Sunday, November 2, 2014

NEVER EXPECT ART: NEW PICNIC TIME by Pere Ubu


After a duo of albums (THE MODERN DANCE, DUB HOUSING) that took garage noise and surrealism and turned them into a kind of strangled pop,  Ubu furthered their take on Cleveland's disintegration/alienation precept and headed straight for the door as they themselves fell apart.  NEW PICNIC TIME (1979) is less dense sounding than its predecessors, but equally effective in tracks like "Small Was Fast" and "All the Dogs Were Barking",  the latter featuring some belligerent EML 200 synth sounds (the RAYGUN SUITCASE indeed!!!).  The record has none of the rock elements found on the first two albums; Ubu's nearly listener-friendly racket here replaced by entropy, obsession, and a collapse of language to the max. "Goodbye" sums up everything that is disturbing about NEW PICNIC TIME:  repetition and dread,  Ravenstine's toxic suitcase leakage (check out Robert Aldrich's film KISS ME DEADLY for another dose of paranoia from a piece of luggage), and a lyric mumbled unto infinity,  or was that an unpleasant ending I heard? "The Voice of the Sand" is very much a duet between Ravenstine's  sounds of electricity and David Thomas' reading of a Vachel Lindsay poem.
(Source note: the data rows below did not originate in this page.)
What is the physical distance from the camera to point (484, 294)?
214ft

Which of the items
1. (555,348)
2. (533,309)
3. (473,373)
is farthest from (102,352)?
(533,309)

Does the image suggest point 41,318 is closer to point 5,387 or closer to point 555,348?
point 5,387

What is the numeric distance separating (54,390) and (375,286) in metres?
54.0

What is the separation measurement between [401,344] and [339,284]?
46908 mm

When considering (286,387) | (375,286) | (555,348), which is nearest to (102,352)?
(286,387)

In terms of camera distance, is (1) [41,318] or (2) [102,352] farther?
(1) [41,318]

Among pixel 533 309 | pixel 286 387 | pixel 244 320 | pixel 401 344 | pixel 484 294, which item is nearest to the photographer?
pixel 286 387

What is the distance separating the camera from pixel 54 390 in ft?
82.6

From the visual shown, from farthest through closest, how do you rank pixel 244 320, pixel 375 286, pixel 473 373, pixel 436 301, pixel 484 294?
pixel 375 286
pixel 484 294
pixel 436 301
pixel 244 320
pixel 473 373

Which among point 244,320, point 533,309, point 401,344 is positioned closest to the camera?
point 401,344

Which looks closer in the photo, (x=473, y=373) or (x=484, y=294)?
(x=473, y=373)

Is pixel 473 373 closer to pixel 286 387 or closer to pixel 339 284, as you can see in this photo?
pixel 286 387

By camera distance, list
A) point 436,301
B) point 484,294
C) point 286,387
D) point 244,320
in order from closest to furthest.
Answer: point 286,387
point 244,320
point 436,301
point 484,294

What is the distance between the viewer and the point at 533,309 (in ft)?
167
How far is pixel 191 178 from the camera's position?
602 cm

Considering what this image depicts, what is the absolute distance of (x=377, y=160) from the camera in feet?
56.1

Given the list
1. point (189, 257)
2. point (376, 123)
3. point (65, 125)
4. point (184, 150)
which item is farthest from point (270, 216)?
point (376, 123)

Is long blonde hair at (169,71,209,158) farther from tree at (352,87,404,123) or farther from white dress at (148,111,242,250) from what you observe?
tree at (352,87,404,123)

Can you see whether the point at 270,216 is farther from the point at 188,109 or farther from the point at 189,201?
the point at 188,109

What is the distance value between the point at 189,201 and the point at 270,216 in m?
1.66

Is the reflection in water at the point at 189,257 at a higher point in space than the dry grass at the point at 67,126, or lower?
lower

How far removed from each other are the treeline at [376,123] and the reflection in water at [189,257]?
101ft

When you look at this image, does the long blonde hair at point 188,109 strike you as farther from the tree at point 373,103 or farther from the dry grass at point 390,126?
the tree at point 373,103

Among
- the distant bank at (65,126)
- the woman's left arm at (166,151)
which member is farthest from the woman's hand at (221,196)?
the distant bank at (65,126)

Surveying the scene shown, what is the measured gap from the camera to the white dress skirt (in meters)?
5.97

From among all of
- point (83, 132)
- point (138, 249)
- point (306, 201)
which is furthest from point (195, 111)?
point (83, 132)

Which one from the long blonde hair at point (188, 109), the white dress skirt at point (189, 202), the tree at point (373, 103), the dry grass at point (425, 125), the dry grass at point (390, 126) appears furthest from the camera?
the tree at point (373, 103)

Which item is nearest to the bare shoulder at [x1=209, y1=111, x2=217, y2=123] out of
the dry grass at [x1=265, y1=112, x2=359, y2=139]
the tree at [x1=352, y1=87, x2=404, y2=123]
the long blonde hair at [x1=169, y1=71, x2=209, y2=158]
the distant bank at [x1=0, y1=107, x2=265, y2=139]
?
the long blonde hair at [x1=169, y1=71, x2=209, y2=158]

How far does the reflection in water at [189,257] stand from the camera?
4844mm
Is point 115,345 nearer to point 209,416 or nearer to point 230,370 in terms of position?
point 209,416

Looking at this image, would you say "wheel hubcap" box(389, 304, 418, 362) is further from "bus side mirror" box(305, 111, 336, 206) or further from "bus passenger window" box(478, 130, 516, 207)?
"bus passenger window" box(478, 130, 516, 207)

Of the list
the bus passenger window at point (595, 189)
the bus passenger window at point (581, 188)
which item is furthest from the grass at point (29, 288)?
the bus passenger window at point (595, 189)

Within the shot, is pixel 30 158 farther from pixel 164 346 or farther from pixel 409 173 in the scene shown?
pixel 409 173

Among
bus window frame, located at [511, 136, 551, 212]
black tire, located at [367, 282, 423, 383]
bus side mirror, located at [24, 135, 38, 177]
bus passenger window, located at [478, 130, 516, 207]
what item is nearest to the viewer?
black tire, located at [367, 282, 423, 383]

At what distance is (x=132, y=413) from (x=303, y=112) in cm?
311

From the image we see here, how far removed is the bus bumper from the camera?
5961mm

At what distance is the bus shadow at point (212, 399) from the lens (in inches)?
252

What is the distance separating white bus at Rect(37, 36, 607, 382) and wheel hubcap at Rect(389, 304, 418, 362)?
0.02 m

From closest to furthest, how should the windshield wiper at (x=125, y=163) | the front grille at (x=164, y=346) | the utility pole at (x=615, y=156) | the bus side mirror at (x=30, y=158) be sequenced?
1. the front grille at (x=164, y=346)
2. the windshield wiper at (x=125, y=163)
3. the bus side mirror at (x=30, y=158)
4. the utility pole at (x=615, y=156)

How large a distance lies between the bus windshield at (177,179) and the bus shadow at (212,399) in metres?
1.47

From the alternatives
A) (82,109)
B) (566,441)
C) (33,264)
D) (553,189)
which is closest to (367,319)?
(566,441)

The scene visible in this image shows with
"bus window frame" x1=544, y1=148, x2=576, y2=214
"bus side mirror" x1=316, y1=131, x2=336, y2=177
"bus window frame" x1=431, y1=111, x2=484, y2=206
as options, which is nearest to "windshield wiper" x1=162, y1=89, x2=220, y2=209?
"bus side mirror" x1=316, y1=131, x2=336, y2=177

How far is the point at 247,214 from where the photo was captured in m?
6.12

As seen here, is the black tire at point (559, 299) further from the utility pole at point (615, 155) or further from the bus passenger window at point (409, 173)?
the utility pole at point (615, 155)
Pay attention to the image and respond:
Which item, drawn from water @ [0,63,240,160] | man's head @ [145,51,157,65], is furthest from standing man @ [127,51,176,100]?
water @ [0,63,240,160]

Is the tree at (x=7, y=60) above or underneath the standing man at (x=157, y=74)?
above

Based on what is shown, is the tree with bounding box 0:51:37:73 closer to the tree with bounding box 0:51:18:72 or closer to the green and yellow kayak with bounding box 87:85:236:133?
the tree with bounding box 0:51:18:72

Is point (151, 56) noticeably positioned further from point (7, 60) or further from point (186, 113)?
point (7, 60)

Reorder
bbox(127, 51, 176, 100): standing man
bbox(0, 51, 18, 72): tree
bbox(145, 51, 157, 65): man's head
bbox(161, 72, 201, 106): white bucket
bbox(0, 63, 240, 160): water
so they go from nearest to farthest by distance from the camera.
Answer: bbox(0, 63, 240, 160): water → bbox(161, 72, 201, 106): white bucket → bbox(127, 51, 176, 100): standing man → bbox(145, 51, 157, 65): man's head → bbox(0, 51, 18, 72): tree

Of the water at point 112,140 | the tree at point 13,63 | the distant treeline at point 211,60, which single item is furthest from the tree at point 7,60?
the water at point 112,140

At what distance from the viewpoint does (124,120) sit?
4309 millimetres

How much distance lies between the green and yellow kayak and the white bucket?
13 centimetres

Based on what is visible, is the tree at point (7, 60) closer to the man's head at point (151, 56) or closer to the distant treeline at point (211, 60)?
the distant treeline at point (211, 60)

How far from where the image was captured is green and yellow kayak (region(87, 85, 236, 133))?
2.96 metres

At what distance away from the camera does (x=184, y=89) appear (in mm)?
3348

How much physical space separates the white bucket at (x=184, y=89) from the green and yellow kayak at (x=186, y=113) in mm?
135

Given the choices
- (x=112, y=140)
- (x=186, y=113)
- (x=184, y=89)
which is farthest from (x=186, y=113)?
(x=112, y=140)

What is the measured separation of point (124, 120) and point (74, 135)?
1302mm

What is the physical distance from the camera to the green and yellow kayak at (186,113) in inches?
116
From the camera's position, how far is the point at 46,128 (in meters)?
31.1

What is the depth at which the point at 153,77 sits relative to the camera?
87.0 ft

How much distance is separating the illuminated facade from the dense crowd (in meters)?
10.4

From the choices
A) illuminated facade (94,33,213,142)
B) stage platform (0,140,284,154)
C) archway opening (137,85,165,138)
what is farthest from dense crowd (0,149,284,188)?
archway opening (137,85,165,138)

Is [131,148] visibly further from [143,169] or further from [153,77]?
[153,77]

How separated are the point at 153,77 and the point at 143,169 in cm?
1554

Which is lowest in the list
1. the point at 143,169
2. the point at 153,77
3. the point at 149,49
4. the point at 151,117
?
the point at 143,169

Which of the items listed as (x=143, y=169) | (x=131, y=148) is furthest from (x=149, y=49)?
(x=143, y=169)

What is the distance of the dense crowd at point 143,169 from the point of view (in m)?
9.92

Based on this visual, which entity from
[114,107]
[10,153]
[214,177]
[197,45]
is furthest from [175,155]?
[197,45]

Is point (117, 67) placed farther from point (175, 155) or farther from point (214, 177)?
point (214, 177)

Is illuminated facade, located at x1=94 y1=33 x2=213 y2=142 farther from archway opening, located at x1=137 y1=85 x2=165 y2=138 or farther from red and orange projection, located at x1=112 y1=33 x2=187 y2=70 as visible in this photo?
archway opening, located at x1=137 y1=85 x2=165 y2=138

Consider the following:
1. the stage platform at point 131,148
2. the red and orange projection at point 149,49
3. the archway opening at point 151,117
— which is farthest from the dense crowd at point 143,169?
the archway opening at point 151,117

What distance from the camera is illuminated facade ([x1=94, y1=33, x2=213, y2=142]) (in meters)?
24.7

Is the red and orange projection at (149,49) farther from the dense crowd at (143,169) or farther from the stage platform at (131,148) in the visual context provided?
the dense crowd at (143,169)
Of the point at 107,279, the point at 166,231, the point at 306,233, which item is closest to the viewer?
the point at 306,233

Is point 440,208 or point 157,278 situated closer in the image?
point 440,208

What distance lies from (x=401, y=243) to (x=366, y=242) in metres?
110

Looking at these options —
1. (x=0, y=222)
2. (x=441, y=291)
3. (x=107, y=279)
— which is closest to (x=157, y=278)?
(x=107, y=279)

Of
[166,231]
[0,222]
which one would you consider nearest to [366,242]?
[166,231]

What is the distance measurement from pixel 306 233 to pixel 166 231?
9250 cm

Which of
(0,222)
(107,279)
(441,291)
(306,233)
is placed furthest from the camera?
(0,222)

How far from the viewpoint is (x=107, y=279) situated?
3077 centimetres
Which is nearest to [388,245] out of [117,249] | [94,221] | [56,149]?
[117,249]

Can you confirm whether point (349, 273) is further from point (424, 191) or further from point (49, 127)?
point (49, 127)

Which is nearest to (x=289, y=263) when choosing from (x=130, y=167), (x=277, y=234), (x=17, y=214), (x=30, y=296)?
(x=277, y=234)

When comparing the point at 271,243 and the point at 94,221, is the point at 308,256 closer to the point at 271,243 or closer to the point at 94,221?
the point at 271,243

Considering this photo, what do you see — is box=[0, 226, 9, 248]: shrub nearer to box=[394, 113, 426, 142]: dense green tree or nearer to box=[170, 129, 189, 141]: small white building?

Very short and exceedingly desolate. The last track of the album is "Jehovah's Kingdom Come", later dubbed "Kingdom Come" and eventually called "Hand a Face a Feeling" after Thomas' infatuation with the Jehovah's Witnesses and end times came and went,  so to speak.  The lyrics embrace an  apocalypse that would eventually lead to the end of Ubu's best line-up,  a group that would leave a legacy that was nothing short of astonishing in its complex of emotions and meaning. There's no putting a finger on anything here. In other words,  Art.